Oil prices continued their upward momentum, driven by renewed supply concerns and a weakening U.S. dollar. Brent crude hovered near $65 per barrel, while West Texas Intermediate traded around $63, following strong gains the previous day.
The price rally was fueled by geopolitical tensions and OPEC+’s decision to stick with a modest production increase of 411,000 barrels per day in July—less than markets had feared. This led to a sharp unwinding of bearish positions, as traders had braced for a more aggressive output hike.
Adding to the bullish sentiment, the U.S. dollar remained under pressure, touching its lowest levels since July 2023. A weaker dollar typically boosts commodities like oil by making them more affordable to international buyers.
Geopolitical uncertainty also played a key role. Iran is expected to reject a U.S. nuclear deal proposal that fails to meet its core demands, potentially keeping sanctions in place and limiting Iranian oil exports. Meanwhile, recent talks between Russia and Ukraine yielded little progress, dampening hopes for a near-term resolution to the conflict.

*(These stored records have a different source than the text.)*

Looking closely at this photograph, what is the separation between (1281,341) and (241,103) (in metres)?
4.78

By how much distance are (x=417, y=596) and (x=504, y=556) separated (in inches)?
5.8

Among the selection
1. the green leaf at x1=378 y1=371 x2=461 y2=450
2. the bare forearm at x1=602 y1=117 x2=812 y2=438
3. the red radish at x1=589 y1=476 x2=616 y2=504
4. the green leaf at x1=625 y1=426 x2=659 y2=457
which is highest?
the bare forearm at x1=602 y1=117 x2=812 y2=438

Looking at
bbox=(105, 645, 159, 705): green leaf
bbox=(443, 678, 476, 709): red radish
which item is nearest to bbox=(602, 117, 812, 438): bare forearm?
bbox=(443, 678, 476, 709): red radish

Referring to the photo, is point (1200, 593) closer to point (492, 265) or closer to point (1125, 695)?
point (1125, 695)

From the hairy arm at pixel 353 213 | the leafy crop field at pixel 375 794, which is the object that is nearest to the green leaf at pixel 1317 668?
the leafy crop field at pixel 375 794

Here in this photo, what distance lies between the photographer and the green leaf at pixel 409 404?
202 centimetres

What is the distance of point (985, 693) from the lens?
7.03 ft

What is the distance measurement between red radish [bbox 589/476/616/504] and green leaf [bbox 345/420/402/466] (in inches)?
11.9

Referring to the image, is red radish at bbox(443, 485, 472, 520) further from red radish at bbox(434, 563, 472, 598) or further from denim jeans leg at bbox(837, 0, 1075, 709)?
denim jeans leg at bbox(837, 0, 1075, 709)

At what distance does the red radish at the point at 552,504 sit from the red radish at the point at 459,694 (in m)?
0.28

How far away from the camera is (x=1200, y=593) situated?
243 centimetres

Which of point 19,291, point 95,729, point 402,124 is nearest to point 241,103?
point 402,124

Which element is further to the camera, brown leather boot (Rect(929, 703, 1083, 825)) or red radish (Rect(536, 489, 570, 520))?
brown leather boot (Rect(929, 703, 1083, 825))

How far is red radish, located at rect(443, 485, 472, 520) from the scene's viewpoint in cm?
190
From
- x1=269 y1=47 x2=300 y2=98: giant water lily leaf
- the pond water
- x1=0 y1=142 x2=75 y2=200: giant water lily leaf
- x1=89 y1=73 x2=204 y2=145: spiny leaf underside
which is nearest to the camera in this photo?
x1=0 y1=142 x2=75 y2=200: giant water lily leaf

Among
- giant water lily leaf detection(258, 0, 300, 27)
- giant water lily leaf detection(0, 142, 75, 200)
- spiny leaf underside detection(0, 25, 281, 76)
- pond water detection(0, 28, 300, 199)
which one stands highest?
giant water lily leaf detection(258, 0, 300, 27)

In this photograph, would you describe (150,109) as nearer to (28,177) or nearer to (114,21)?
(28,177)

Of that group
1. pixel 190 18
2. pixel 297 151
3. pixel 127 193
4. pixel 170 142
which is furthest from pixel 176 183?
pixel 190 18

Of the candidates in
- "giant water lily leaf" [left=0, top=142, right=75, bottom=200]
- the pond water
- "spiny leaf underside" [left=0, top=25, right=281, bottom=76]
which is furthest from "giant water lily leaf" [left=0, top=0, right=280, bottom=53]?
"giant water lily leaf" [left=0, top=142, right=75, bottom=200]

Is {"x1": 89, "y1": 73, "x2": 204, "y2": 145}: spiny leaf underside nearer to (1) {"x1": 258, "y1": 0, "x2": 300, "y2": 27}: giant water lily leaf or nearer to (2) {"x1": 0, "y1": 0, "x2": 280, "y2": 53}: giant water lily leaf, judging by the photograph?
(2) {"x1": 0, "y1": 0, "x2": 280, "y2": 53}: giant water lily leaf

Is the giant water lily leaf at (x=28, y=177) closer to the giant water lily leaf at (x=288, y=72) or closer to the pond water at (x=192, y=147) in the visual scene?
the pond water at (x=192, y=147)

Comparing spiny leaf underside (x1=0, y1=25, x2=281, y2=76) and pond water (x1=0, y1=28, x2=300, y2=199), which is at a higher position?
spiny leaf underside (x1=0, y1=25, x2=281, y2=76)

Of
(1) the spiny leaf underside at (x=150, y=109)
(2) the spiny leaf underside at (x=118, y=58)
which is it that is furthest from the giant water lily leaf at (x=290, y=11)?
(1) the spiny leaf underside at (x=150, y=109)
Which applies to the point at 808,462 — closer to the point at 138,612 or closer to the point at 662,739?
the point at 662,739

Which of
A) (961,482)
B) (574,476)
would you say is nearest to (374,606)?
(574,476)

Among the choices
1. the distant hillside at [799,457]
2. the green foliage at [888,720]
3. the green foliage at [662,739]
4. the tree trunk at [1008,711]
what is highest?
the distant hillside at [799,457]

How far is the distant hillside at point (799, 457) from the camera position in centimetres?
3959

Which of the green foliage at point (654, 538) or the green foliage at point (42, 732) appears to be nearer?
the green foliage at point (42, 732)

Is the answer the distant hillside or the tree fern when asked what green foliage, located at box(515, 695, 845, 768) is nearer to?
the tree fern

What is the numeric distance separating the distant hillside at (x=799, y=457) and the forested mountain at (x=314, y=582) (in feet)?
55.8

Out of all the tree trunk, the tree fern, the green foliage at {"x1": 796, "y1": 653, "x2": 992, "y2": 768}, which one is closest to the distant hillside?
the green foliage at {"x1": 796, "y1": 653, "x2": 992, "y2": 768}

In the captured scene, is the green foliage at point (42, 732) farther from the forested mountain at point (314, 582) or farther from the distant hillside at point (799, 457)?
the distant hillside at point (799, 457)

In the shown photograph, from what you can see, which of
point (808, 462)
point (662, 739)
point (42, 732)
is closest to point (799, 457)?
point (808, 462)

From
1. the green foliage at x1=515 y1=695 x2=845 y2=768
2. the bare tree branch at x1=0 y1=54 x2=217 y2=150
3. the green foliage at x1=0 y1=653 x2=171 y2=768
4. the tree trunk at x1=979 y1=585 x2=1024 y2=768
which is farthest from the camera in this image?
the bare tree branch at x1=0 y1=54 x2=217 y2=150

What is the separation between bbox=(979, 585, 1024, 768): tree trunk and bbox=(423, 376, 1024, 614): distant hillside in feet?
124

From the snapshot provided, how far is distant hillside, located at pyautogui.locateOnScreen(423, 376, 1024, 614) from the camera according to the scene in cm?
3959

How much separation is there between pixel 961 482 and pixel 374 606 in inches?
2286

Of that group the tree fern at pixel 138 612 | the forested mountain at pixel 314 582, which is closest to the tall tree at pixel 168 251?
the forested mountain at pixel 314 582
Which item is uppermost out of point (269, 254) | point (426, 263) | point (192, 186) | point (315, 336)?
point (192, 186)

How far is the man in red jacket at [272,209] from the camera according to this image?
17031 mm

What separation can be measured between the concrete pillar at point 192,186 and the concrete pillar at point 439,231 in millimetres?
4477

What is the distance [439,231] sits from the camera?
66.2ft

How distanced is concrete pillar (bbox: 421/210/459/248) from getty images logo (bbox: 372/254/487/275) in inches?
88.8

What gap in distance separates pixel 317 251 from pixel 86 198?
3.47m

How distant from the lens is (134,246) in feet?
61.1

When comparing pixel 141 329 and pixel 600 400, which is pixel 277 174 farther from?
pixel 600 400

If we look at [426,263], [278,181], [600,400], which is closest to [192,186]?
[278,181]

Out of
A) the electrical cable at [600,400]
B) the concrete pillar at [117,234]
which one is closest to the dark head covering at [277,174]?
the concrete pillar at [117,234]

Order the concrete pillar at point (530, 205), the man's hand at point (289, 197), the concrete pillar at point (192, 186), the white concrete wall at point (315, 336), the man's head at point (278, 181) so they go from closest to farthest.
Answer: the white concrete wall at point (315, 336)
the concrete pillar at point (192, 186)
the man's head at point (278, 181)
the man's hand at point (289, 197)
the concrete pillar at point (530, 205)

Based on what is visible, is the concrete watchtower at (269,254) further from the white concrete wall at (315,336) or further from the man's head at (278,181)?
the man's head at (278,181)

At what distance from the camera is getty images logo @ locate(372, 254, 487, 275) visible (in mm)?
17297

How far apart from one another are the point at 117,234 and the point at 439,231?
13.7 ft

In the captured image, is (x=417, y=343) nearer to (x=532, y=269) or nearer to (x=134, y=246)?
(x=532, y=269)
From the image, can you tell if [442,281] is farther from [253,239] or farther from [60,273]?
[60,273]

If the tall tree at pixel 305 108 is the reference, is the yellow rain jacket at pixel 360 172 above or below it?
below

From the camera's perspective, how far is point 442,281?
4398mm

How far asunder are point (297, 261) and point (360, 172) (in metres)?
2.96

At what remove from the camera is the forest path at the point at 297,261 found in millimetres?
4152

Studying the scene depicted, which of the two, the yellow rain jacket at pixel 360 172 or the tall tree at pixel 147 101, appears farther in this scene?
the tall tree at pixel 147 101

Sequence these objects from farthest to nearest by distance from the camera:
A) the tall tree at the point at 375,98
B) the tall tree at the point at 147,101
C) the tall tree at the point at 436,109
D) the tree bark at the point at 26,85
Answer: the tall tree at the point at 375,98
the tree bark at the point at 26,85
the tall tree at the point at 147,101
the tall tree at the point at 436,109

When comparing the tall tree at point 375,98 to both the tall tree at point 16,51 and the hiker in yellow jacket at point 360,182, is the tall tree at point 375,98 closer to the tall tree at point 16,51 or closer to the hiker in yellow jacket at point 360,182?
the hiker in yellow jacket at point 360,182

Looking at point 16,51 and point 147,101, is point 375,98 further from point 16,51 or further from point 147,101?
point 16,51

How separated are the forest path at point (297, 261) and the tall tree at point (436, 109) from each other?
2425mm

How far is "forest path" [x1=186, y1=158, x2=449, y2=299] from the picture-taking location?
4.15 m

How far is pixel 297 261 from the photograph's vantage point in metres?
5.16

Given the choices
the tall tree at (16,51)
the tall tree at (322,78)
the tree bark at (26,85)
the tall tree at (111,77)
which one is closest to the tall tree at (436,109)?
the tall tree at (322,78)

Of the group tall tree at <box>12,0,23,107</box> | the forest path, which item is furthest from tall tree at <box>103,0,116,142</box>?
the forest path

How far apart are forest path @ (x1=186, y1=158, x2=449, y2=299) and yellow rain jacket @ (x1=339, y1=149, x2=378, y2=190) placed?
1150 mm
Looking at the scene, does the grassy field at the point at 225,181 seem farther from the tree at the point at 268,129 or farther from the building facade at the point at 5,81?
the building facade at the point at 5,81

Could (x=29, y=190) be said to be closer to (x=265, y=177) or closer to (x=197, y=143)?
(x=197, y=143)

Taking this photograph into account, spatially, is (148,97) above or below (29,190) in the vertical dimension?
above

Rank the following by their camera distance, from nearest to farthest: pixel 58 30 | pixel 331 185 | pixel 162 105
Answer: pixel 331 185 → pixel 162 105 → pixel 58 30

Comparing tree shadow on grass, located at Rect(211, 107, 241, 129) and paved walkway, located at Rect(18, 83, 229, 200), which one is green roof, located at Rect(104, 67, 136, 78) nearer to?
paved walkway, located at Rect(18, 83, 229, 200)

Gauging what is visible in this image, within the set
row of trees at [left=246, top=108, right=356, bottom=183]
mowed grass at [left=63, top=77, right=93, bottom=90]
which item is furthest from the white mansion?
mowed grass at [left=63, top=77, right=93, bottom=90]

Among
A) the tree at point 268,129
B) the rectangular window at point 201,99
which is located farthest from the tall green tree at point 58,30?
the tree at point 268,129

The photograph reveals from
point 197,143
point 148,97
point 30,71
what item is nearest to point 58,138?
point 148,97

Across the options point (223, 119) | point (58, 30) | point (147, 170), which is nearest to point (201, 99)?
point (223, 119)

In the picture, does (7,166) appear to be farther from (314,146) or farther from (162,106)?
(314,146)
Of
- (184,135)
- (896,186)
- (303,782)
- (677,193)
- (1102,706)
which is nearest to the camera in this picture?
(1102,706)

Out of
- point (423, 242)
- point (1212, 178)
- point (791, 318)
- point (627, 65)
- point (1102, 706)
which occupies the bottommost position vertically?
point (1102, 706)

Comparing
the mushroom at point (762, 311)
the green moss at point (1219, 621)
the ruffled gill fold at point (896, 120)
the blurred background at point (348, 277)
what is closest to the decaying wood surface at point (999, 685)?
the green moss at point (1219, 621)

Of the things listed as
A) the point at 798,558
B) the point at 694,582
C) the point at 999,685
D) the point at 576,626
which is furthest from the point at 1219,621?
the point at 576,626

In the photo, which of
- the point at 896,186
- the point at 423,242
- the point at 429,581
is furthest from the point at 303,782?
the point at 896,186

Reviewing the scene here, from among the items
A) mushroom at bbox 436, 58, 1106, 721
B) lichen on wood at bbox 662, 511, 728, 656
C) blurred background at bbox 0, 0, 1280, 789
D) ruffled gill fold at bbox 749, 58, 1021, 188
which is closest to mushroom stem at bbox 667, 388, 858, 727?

Further tightening the supply outlook, wildfires in Alberta, Canada, have shut down nearly 350,000 barrels per day of crude production—about 7% of the country’s output—posing an additional threat to already constrained supplies.
Analysts say the market is reacting to the absence of worst-case scenarios, with rising seasonal demand, constrained supply growth, and geopolitical instability all contributing to the recent surge in prices.